→ Instructions to follow:
Beginning with the line that contains "United States, site lebec_CA-13.", transcribe every line through the end of the entries exactly as written, and reproduce nothing else.

[Stored data]
········

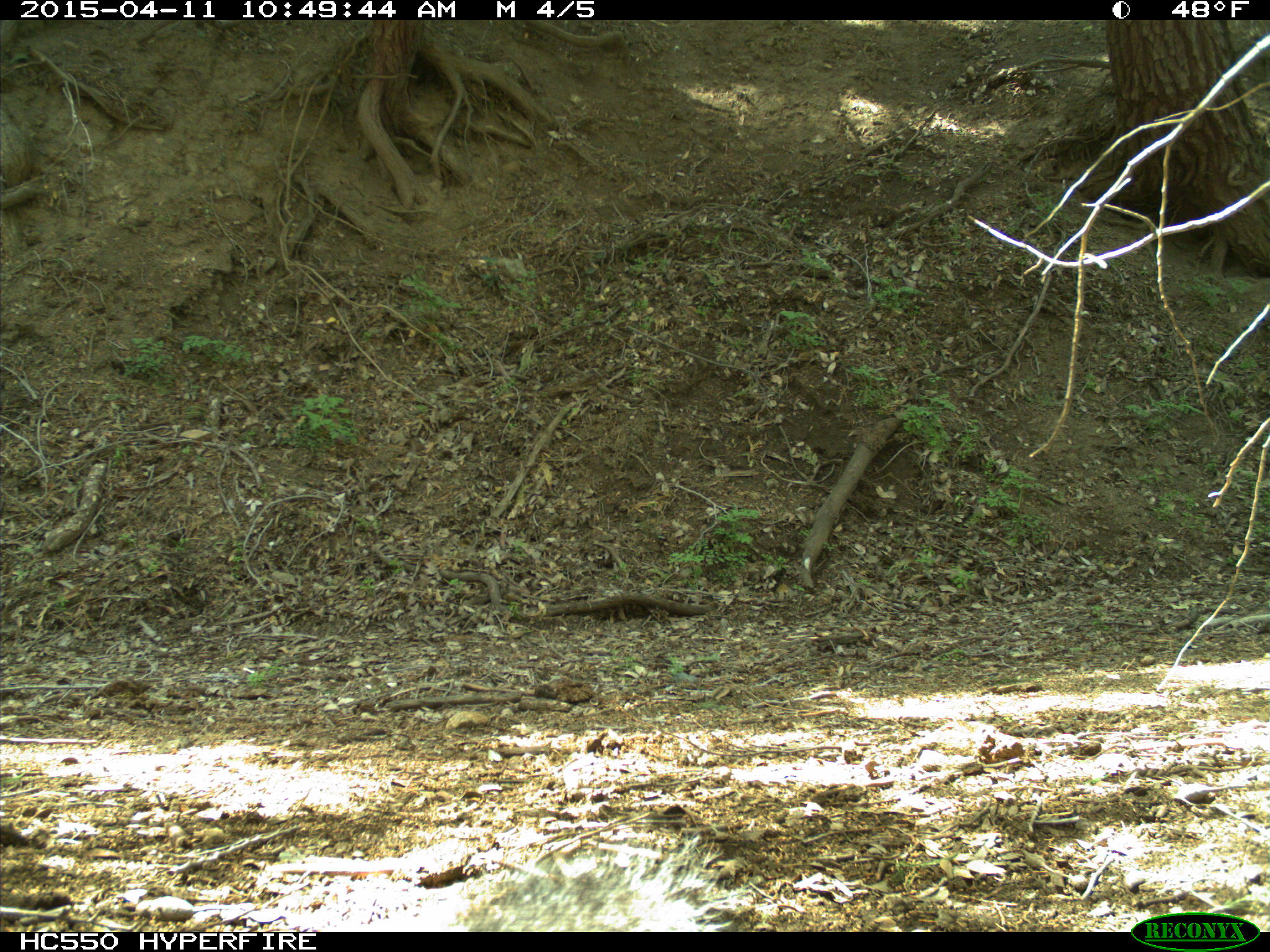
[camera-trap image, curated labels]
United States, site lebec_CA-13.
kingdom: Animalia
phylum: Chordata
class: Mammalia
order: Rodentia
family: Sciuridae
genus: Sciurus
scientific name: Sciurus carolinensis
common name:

········

→ Result for this task:
United States, site lebec_CA-13.
kingdom: Animalia
phylum: Chordata
class: Mammalia
order: Rodentia
family: Sciuridae
genus: Sciurus
scientific name: Sciurus carolinensis
common name:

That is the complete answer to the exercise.